I've got some zombies that were needed to fill out crowd scenes in some games I've run who were all literally four color paintjobs, some base and drybrush and done. It's a fast technique that provides somewhat generic results, but it gets the job done.

The other option for inspiration is photo reference. For Last Night on Earth, each character in the game is represented on the cards by an actor in costume. Throughout the dozens of shots of each actor you can chart their progress through a zombie film, finding and losing items, getting attacked, making their desperate last stand, and making out while zombies close in (or watch. I don't know what the zombies do for this part). I sorted all the cards by character and used the best shots of each element for the color scheme. For example, it became clear that the Sheriff's son was not carrying a revolver, but the game's most hilarious ranged weapon, the Signal Flare. Also, a can of Gasoline. Actually one of the best combos in the game for reasons which I hope are clear.

Exhibit A: The cards.
Exhibit B: The kid with a very, very good idea.
Working card by card, I could place a photo reference with every element of the game. Was this necessary? No. I liked the challenge. Also, it's fun that the miniature matches as close as I cared to get with each card you could play during the game. Oddly, only one such figure departs dramatically from her depiction on the cards: Nurse Becky.

The nurse in question. Coincidentally, also the kid from above.
In this picture, she looks a little like Taylor Swift on Halloween.

She doesn't wear a nametag, have jewelry, or carry a purse at any point in the game art. The sculptors kept it together for a dozen heroes and a handful of zombies and then went AWOL on the last one. Eh, can't win 'em all. So it was back to making up details like I normally do.

Once you've painted your minis, it's time for securing your work against future damage. You'll notice that final shots of my minis are fairly glossy. That's because the last step, after the paint is dry, the wash is applied, and the drybrushing is over, is a final coat of undiluted Future. It's designed to survive foot traffic, I imagine it can handle board gaming or falling off a scenic element some day. If you dislike the gloss effect, there are various matte sprays and paints that can be applied over it, but gloss sealants are harder than their matte equivalent in my experience, so I go for the durability and then tone it down after the fact if I need to. For game pieces, I think glossy suits them just fine.

We've provided all the shots you could want over on our Facebook page. Check 'em out, give us a Like, and we'll see you next time.
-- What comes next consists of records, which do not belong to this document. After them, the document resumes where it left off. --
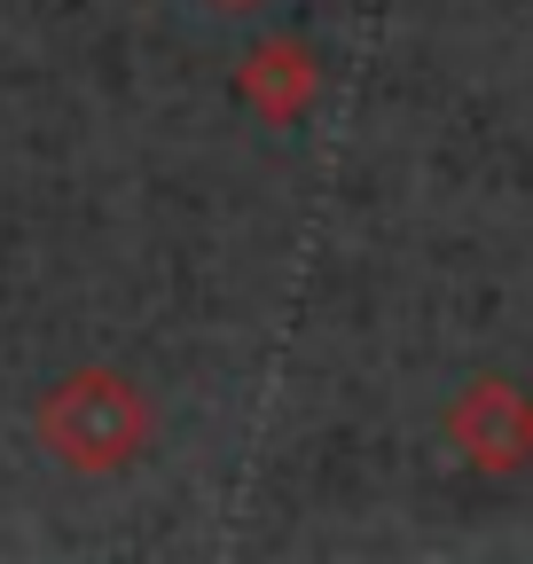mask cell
Wrapping results in <instances>:
<instances>
[{
    "mask_svg": "<svg viewBox=\"0 0 533 564\" xmlns=\"http://www.w3.org/2000/svg\"><path fill=\"white\" fill-rule=\"evenodd\" d=\"M150 432H157L150 392L133 384L126 369H102V361L63 369V377L40 392V408H32V440H40L63 470H79V478H118V470H133V463H142V447H150Z\"/></svg>",
    "mask_w": 533,
    "mask_h": 564,
    "instance_id": "1",
    "label": "cell"
},
{
    "mask_svg": "<svg viewBox=\"0 0 533 564\" xmlns=\"http://www.w3.org/2000/svg\"><path fill=\"white\" fill-rule=\"evenodd\" d=\"M447 447L479 478L533 470V392L518 377H471L447 408Z\"/></svg>",
    "mask_w": 533,
    "mask_h": 564,
    "instance_id": "2",
    "label": "cell"
},
{
    "mask_svg": "<svg viewBox=\"0 0 533 564\" xmlns=\"http://www.w3.org/2000/svg\"><path fill=\"white\" fill-rule=\"evenodd\" d=\"M236 102H243L259 126H298V118L322 102V55H314L298 32L251 40V47L236 55Z\"/></svg>",
    "mask_w": 533,
    "mask_h": 564,
    "instance_id": "3",
    "label": "cell"
},
{
    "mask_svg": "<svg viewBox=\"0 0 533 564\" xmlns=\"http://www.w3.org/2000/svg\"><path fill=\"white\" fill-rule=\"evenodd\" d=\"M205 9H220V17H259L266 0H205Z\"/></svg>",
    "mask_w": 533,
    "mask_h": 564,
    "instance_id": "4",
    "label": "cell"
}]
</instances>
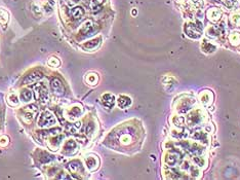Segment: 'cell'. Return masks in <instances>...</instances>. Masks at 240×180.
Returning <instances> with one entry per match:
<instances>
[{
	"label": "cell",
	"instance_id": "f546056e",
	"mask_svg": "<svg viewBox=\"0 0 240 180\" xmlns=\"http://www.w3.org/2000/svg\"><path fill=\"white\" fill-rule=\"evenodd\" d=\"M8 99H9L8 102H9V104H11V105H17V104H19V101H17V98L16 95L9 96Z\"/></svg>",
	"mask_w": 240,
	"mask_h": 180
},
{
	"label": "cell",
	"instance_id": "f35d334b",
	"mask_svg": "<svg viewBox=\"0 0 240 180\" xmlns=\"http://www.w3.org/2000/svg\"><path fill=\"white\" fill-rule=\"evenodd\" d=\"M105 1H106V0H96V2L98 4H99V5H101V4H103Z\"/></svg>",
	"mask_w": 240,
	"mask_h": 180
},
{
	"label": "cell",
	"instance_id": "6da1fadb",
	"mask_svg": "<svg viewBox=\"0 0 240 180\" xmlns=\"http://www.w3.org/2000/svg\"><path fill=\"white\" fill-rule=\"evenodd\" d=\"M57 123L55 115L52 114L49 111H44L39 117L38 121V126L41 127V128H45V127H52Z\"/></svg>",
	"mask_w": 240,
	"mask_h": 180
},
{
	"label": "cell",
	"instance_id": "836d02e7",
	"mask_svg": "<svg viewBox=\"0 0 240 180\" xmlns=\"http://www.w3.org/2000/svg\"><path fill=\"white\" fill-rule=\"evenodd\" d=\"M7 143H8V138L5 136H2L0 138V145H6Z\"/></svg>",
	"mask_w": 240,
	"mask_h": 180
},
{
	"label": "cell",
	"instance_id": "52a82bcc",
	"mask_svg": "<svg viewBox=\"0 0 240 180\" xmlns=\"http://www.w3.org/2000/svg\"><path fill=\"white\" fill-rule=\"evenodd\" d=\"M34 88H35V92H36V94H37V99H40V100L44 102V101L47 99V91H46V88H45L44 85H42V83H39L38 85H35Z\"/></svg>",
	"mask_w": 240,
	"mask_h": 180
},
{
	"label": "cell",
	"instance_id": "d6a6232c",
	"mask_svg": "<svg viewBox=\"0 0 240 180\" xmlns=\"http://www.w3.org/2000/svg\"><path fill=\"white\" fill-rule=\"evenodd\" d=\"M231 21L233 22L235 25L240 26V16H233V18L231 19Z\"/></svg>",
	"mask_w": 240,
	"mask_h": 180
},
{
	"label": "cell",
	"instance_id": "ac0fdd59",
	"mask_svg": "<svg viewBox=\"0 0 240 180\" xmlns=\"http://www.w3.org/2000/svg\"><path fill=\"white\" fill-rule=\"evenodd\" d=\"M71 16H72L73 19L75 20H79L81 19L84 16V9L81 6H76L71 11Z\"/></svg>",
	"mask_w": 240,
	"mask_h": 180
},
{
	"label": "cell",
	"instance_id": "9a60e30c",
	"mask_svg": "<svg viewBox=\"0 0 240 180\" xmlns=\"http://www.w3.org/2000/svg\"><path fill=\"white\" fill-rule=\"evenodd\" d=\"M77 149V144L74 140H69L65 143L64 145V151L67 153H73Z\"/></svg>",
	"mask_w": 240,
	"mask_h": 180
},
{
	"label": "cell",
	"instance_id": "e0dca14e",
	"mask_svg": "<svg viewBox=\"0 0 240 180\" xmlns=\"http://www.w3.org/2000/svg\"><path fill=\"white\" fill-rule=\"evenodd\" d=\"M117 103H118L119 107L123 109V108H126L131 105V99L129 97H127V96H120V97L118 98V100H117Z\"/></svg>",
	"mask_w": 240,
	"mask_h": 180
},
{
	"label": "cell",
	"instance_id": "74e56055",
	"mask_svg": "<svg viewBox=\"0 0 240 180\" xmlns=\"http://www.w3.org/2000/svg\"><path fill=\"white\" fill-rule=\"evenodd\" d=\"M61 132V129L60 128H58V129H53V130H50L49 131V133H52L53 134V135H58V133Z\"/></svg>",
	"mask_w": 240,
	"mask_h": 180
},
{
	"label": "cell",
	"instance_id": "484cf974",
	"mask_svg": "<svg viewBox=\"0 0 240 180\" xmlns=\"http://www.w3.org/2000/svg\"><path fill=\"white\" fill-rule=\"evenodd\" d=\"M193 161L195 162L197 166H200V167H203L206 163V161L204 159V158H202V156H194Z\"/></svg>",
	"mask_w": 240,
	"mask_h": 180
},
{
	"label": "cell",
	"instance_id": "d590c367",
	"mask_svg": "<svg viewBox=\"0 0 240 180\" xmlns=\"http://www.w3.org/2000/svg\"><path fill=\"white\" fill-rule=\"evenodd\" d=\"M49 64L50 65H53V66H58V65H60V62H58V61L55 59V58H52V59L49 61Z\"/></svg>",
	"mask_w": 240,
	"mask_h": 180
},
{
	"label": "cell",
	"instance_id": "1f68e13d",
	"mask_svg": "<svg viewBox=\"0 0 240 180\" xmlns=\"http://www.w3.org/2000/svg\"><path fill=\"white\" fill-rule=\"evenodd\" d=\"M223 4L227 8H231L233 6V1L232 0H223Z\"/></svg>",
	"mask_w": 240,
	"mask_h": 180
},
{
	"label": "cell",
	"instance_id": "4fadbf2b",
	"mask_svg": "<svg viewBox=\"0 0 240 180\" xmlns=\"http://www.w3.org/2000/svg\"><path fill=\"white\" fill-rule=\"evenodd\" d=\"M201 118H202V116L200 115V113H199L198 111H195V112L191 113L190 116H189L188 124L190 126H196L201 121Z\"/></svg>",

BONUS: If you stuck around to find out how to make your own glass palette, pull the glass (it has to be real glass, not plastic!) out of your dollar store picture frame, and tear strips of duct tape in half, down to about an inch wide. Carefully apply them around the edges of the palette so that half the strip is on the front, wraps over the edge, and on to the back. Make sure you cover the corners! Once the whole thing is wrapped, you should be safe from the sharp edges of the glass and you can mix paint to your heart's content. Once too much crud has built up, scrape all the dry paint off with a razor or window scraper and you have a clean palette forever.

1 comment:

  1. Just went to go look up this floor wax, since I've never heard of making my own wash, and it sounds fantastic. Apparently, the product has gone through another name change, and now it's called Floor Care Multi Surface Finish with Future Shine. The internets has also mentioned that the one they have got for wood floors says Future Shine, but has no acrylic.